Reset A A Font size: Print

Supreme Court, Appellate Division, Second Department, New York.

IN RE: Dean WEINSTOCK, etc., Appellant; Hector A. (Anonymous), Respondent.

Decided: November 26, 2001

FRED T. SANTUCCI, J.P., GLORIA GOLDSTEIN, LEO F. McGINITY and STEPHEN G. CRANE, JJ. Eliot Spitzer, Attorney-General, New York, N.Y. (Edward J. Curtis, Jr., of counsel), for appellant. Sidney Hirschfeld, Mineola, N.Y. (Lesley M. De Lia, Dennis B. Feld, and Christine Morton of counsel), for respondent.

In a proceeding pursuant to Mental Hygiene Law § 9.60 to authorize assisted outpatient treatment, the petitioner appeals from an order and judgment (one paper) of the Supreme Court, Kings County (Cutrona, J.), dated December 6, 2000, which, after a hearing, denied the petition.

ORDERED that the order and judgment is reversed, on the law and as a matter of discretion, without costs or disbursements, the petition is granted, and the matter is remitted to the Supreme Court, Kings County, to issue an appropriate order for assisted outpatient treatment.

 The Supreme Court erred in concluding that the petitioner failed to establish by clear and convincing evidence that the patient had a history of noncompliance with treatment, resulting in one or more acts, attempts or threats of “serious violent behavior” by the patient in the preceding 48 months (Mental Hygiene Law § 9.60[c][4][ii] ).

 In fact, the patient's treating psychiatrist testified that the patient had a history of “cheeking” his medication whenever he could during his three-year hospitalization;  of showing no medication in his blood on testing;  of boasting that he would not take medication when he was free;  of decompensating when he was not medicated;  and of becoming paranoid and violent when he decompensated.   This unrebutted testimony was amply corroborated by numerous entries in the patient's hospital record.   In addition, the psychiatrist testified to two violent events-one in 1997, when the patient assaulted his sister, and the other in 1999, when he stabbed a hospital employee-both of which occurred during periods when the patient did not appear to be taking his medications.   These incidents were documented in the patient's chart, as was the unanimous opinion of hospital personnel that the patient's violence was attributable to his failure to take his medications.   There is no merit to the patient's argument that the violent act he committed against a hospital employee must be disregarded under Mental Hygiene Law § 9.60(c)(4)(ii).   This provision simply extends the 48-month period for considering the patient's violent behavior by the duration of his hospitalization or incarceration “immediately preceding the filing of the petition”.   This provision in no way eliminates from consideration violent acts occurring during the hospitalization or incarceration (see, Matter of Julio H., 187 Misc.2d 384, 387, 723 N.Y.S.2d 617;  McKinney's Consolidated Laws of NY, Book 1, Statutes § 254 [relative or qualifying words or clauses in statute ordinarily to be applied to words or phrases immediately preceding, and not to be construed as extending to others more remote] ).

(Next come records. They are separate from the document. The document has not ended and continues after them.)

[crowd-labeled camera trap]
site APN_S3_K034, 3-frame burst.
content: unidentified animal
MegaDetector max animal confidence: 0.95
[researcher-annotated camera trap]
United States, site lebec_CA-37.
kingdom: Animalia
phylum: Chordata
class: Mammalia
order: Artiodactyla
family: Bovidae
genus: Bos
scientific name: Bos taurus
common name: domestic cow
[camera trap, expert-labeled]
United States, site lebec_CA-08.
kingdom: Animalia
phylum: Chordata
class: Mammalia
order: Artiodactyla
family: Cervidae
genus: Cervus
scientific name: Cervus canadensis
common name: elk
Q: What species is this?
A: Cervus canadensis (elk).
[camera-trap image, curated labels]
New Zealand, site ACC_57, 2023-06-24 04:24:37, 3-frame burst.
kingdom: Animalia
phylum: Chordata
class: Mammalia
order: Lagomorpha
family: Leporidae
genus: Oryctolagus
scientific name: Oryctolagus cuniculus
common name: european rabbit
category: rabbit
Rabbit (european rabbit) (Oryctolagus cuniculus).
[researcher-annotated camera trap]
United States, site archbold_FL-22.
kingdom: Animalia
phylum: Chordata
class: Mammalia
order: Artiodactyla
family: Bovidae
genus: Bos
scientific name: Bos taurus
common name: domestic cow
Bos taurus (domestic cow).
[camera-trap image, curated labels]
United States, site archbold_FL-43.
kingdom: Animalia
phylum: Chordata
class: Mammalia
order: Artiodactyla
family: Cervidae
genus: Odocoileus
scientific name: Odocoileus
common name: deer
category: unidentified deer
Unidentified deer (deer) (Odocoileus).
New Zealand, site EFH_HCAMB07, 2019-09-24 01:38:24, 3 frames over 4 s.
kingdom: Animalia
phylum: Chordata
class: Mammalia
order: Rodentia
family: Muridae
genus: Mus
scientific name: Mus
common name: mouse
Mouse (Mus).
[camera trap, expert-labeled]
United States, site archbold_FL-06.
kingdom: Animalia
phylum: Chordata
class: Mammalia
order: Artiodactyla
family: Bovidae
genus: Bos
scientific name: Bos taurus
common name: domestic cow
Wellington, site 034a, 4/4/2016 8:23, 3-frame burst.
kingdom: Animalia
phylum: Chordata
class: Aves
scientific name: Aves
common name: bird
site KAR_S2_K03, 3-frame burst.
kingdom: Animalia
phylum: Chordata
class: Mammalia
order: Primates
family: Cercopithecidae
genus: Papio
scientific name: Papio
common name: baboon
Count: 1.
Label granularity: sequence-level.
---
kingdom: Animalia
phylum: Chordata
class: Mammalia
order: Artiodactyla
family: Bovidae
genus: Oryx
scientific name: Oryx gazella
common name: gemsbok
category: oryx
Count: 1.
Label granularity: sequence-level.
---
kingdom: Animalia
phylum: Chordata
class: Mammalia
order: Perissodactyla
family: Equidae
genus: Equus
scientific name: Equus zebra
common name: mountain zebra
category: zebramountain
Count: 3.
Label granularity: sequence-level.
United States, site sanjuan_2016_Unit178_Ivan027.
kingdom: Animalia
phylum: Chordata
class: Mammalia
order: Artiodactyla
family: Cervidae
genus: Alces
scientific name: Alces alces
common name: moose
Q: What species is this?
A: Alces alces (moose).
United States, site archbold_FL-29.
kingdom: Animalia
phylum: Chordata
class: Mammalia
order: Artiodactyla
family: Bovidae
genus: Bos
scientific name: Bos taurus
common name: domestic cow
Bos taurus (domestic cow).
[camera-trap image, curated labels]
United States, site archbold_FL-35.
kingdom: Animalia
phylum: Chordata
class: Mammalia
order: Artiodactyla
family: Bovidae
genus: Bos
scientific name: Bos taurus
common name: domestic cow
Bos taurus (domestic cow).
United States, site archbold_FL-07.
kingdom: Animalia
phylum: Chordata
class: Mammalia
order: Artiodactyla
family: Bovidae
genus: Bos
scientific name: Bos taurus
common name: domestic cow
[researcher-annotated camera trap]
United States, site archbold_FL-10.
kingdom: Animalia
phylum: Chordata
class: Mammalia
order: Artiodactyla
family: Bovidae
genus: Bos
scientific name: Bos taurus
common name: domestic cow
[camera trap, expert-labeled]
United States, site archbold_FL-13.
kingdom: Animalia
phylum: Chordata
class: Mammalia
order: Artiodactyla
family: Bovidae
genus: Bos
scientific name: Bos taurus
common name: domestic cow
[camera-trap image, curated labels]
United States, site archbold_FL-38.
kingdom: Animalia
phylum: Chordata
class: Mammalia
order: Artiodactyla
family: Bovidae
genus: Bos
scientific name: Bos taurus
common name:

Because the record establishes the patient's need for assisted outpatient treatment by clear and convincing evidence (see, Mental Hygiene Law § 9.60 [j] [3];  Matter of Manhattan Psychiatric Center, 285 A.D.2d 189, 728 N.Y.S.2d 37), the Supreme Court could not have arrived at its determination on any fair interpretation of the evidence (see, Matter of Seltzer v. Hogue, 187 A.D.2d 230, 237, 594 N.Y.S.2d 781).